=== Problem to work on ===
Word for word, copy the lines from the one with "The Introvert Entrepreneur av Beth Buelow" to the last line of the data below, counting both, and keep every picture out.

=== Material provided ===
= Beginning of Section =
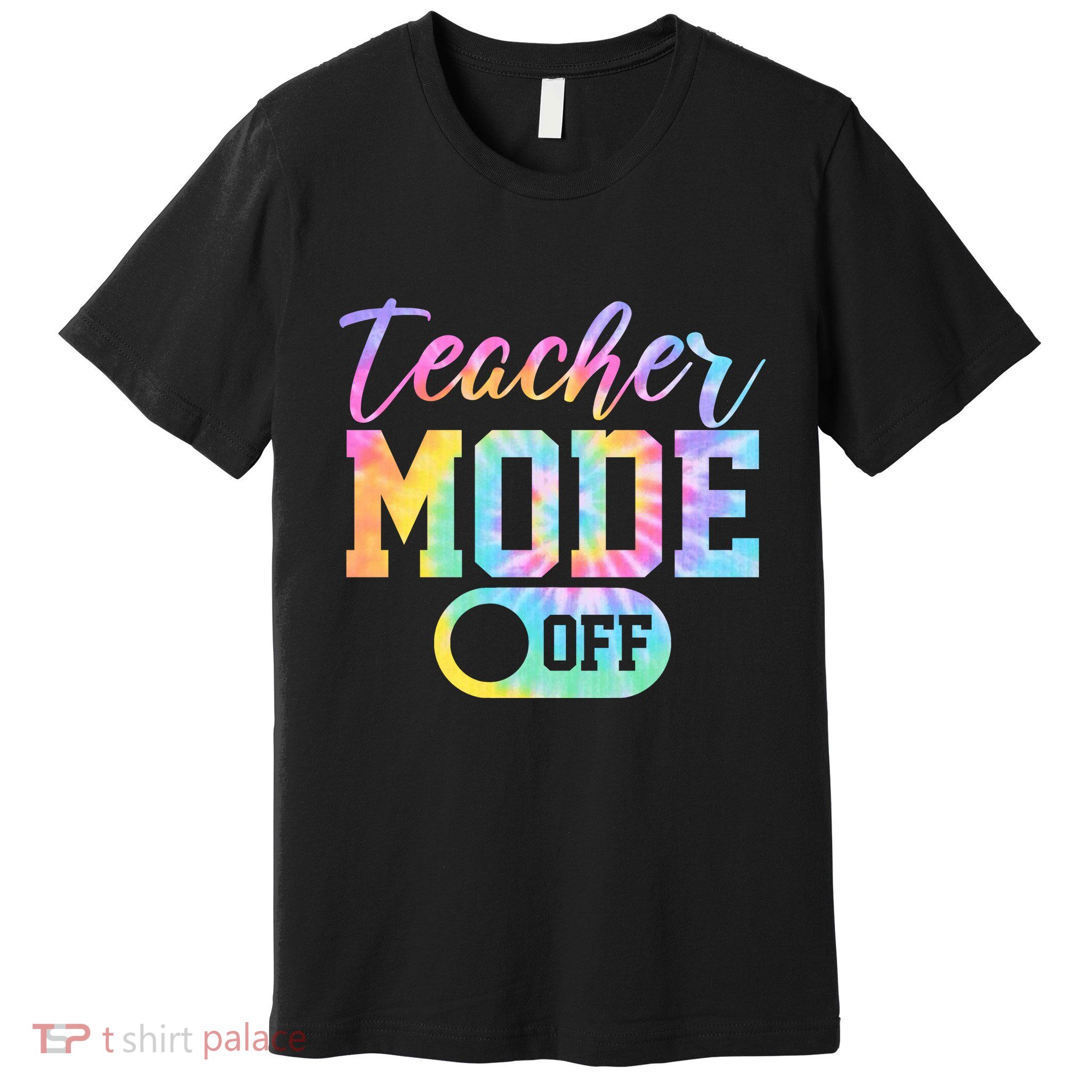 Teacher Mode Off Colorful Retro Premium T-Shirt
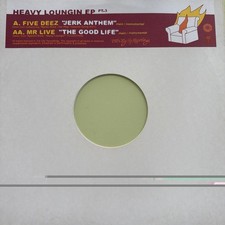Heavy Loungin EP pt.3 Five Deez Jerk Anthem/Mr Live The good life 12? Vinyl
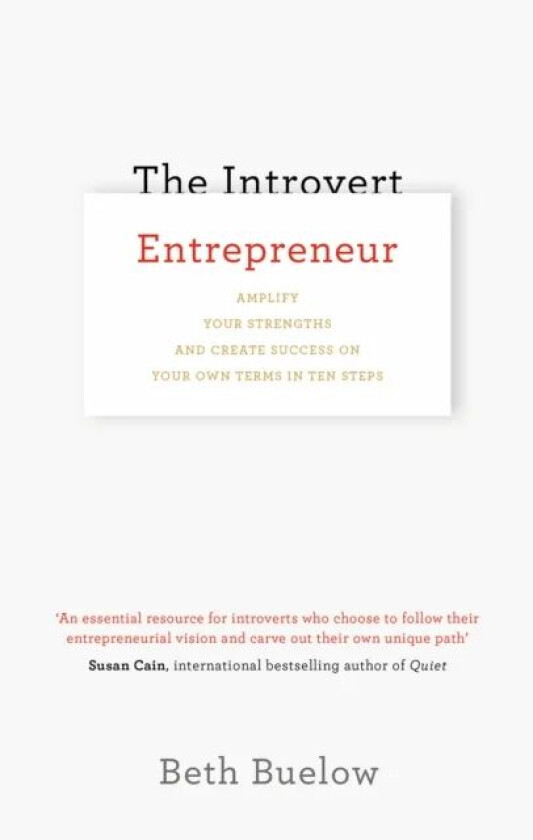 The Introvert Entrepreneur av Beth Buelow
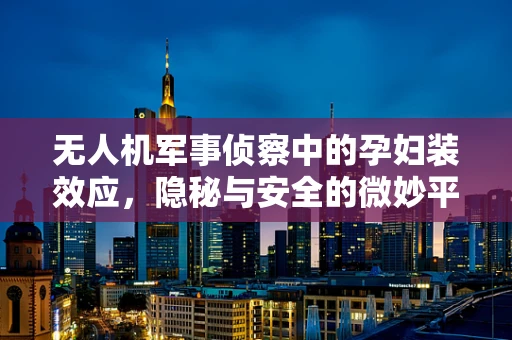 无人机军事侦察中的孕妇装效应，隐秘与安全的微妙平衡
= End of Section =
=== Response area ===
 The Introvert Entrepreneur av Beth Buelow
 无人机军事侦察中的孕妇装效应，隐秘与安全的微妙平衡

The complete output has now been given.